- Given problem -
Will you reproduce every text line in the records below, character for character, leaving out the pictures?

####################

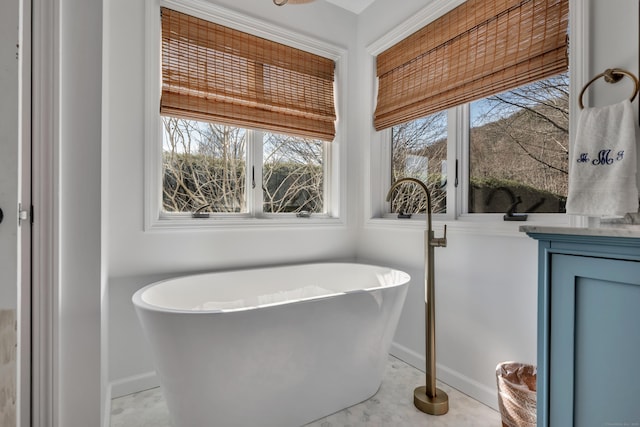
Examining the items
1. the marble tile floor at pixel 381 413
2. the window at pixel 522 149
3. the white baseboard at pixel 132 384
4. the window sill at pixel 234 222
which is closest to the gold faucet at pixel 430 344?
the marble tile floor at pixel 381 413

####################

- Reply to the exercise -
Examining the items
1. the marble tile floor at pixel 381 413
2. the window at pixel 522 149
3. the white baseboard at pixel 132 384
4. the window sill at pixel 234 222
which is closest to the gold faucet at pixel 430 344?
the marble tile floor at pixel 381 413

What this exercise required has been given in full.